Google Bard can now speak, but can it drown out ChatGPT?

In the world of artificial intelligence (AI) chatbots, OpenAI’s ChatGPT is undoubtedly the best known. But Google Bard is hot on its heels, and the bot has just been granted a new ability: the power of speech.

The change was detailed in a Google blog post, which described the update as “Bard’s biggest expansion to date.” It grants Bard not just speech, but the ability to converse in over 40 languages, use images as prompts, and more.

Google Bard on a green and black background.
Mojahid Mottakin / Unsplash

Google’s blog post explains that adding speech to Bard can be helpful “if you want to hear the correct pronunciation of a word or listen to a poem or script.” To hear what the chatbot has to say, you just enter your prompt, wait for the reply, then select the sound icon.

Bard can now speak in over 40 languages and can understand prompts written in those same tongues. The language list includes Arabic, Greek, Spanish, Swahili, and Urdu, as well as many others.

Image prompts and more

A text prompt entered into Google Bard, with a response from the chatbot shown below.
Google

The new features extend beyond giving Bard a voice box. Google says you can now use an image as a prompt, something rivals of Bard have been able to do for a few months. This feature uses Google Lens and is only available in English for now, but Google says it should expand to other languages “soon.”

As well as that, you are now able to tweak the tone of Bard’s responses, with output styles including simple, long, short, professional, or casual.
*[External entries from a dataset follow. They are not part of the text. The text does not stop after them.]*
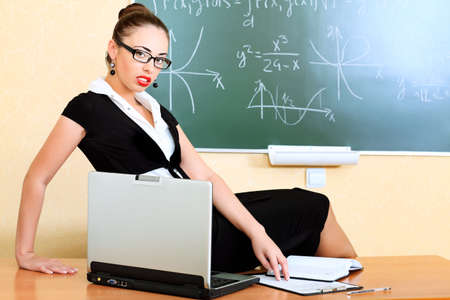 Educational theme: college teacher giving a lecture to students. Stock Photo - 8217426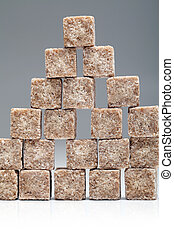 Brown sugar cubes stacked up on grey background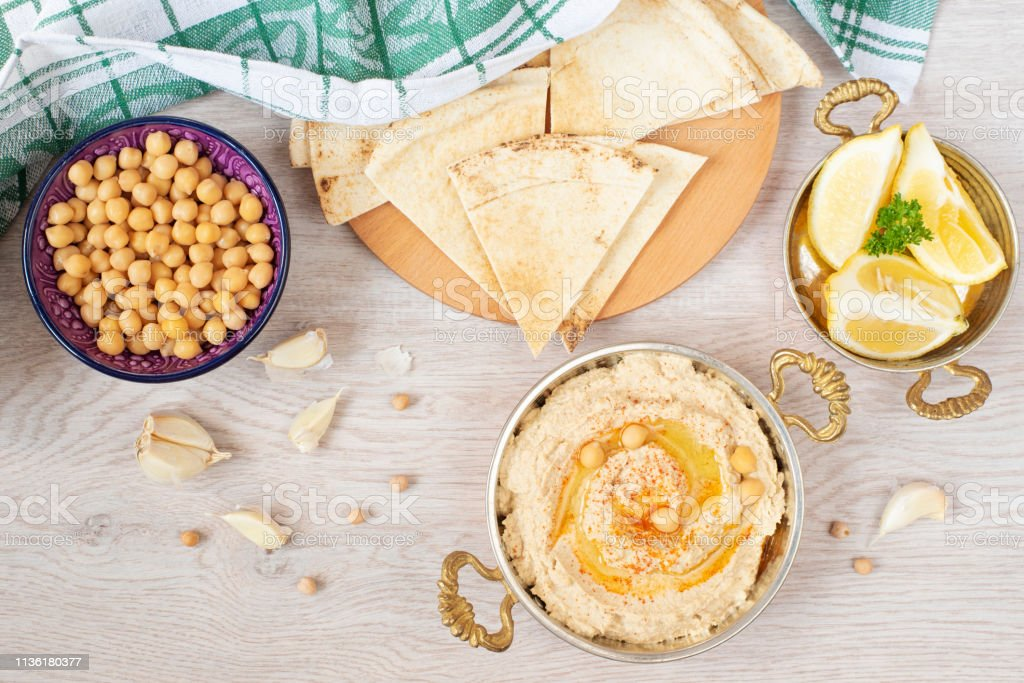 Homemade hummus with olive oil on a light background. Arabic bread, chickpeas and lemon around stock photo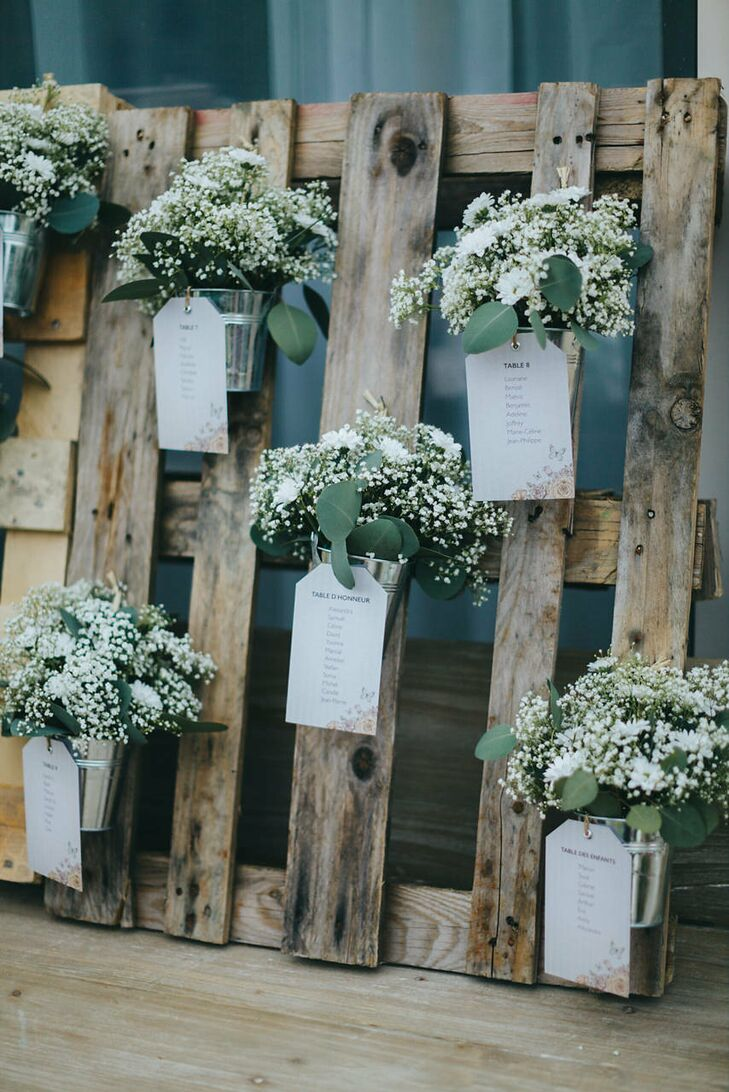 Table assignments were printed on floral printed card stock and fastened to tin buckets of delicate white flowers. Each pail was hanging off a wooden fence.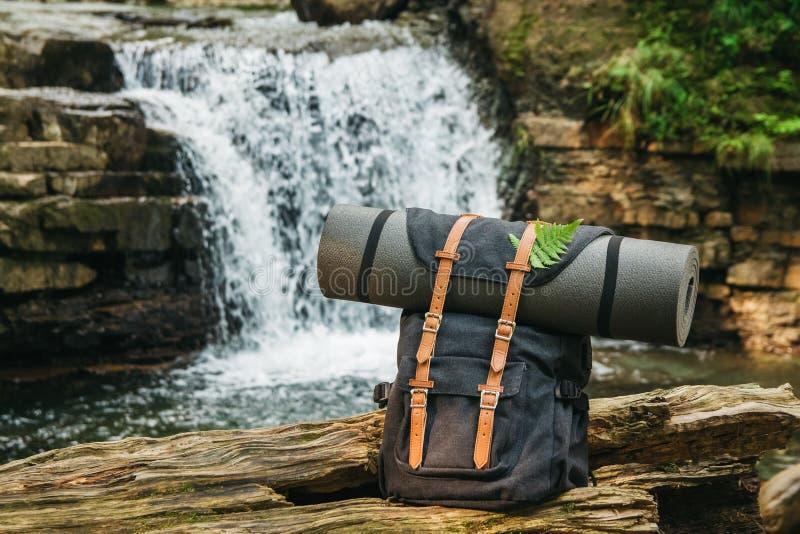 Le sac à dos de touristes de randonneur de hippie sur le fond de la rivière et de la cascade, voyageur détendent le concept de va photo libre de droits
That could provide a bit more flexibility for using Bard in different contexts.

The chatbot also now lets you pin and rename conversations in the Google Bard sidebar, and if you use it to generate code, you can export Python code to the Replit integrated development environment, as well as to Google Colab. Plus, you can now share the chatbot’s responses with friends. All three of these features work in over 40 languages.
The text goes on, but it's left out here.